▶ _EXERCISE_
All of the records should be given again exactly as they appear.

• • • • •

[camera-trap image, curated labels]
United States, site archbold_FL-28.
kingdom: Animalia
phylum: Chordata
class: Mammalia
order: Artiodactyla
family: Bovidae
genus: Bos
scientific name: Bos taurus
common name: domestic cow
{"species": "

• • • • •

▶ _SOLUTION TO THIS PROBLEM_
[camera-trap image, curated labels]
United States, site archbold_FL-28.
kingdom: Animalia
phylum: Chordata
class: Mammalia
order: Artiodactyla
family: Bovidae
genus: Bos
scientific name: Bos taurus
common name: domestic cow
{"species": "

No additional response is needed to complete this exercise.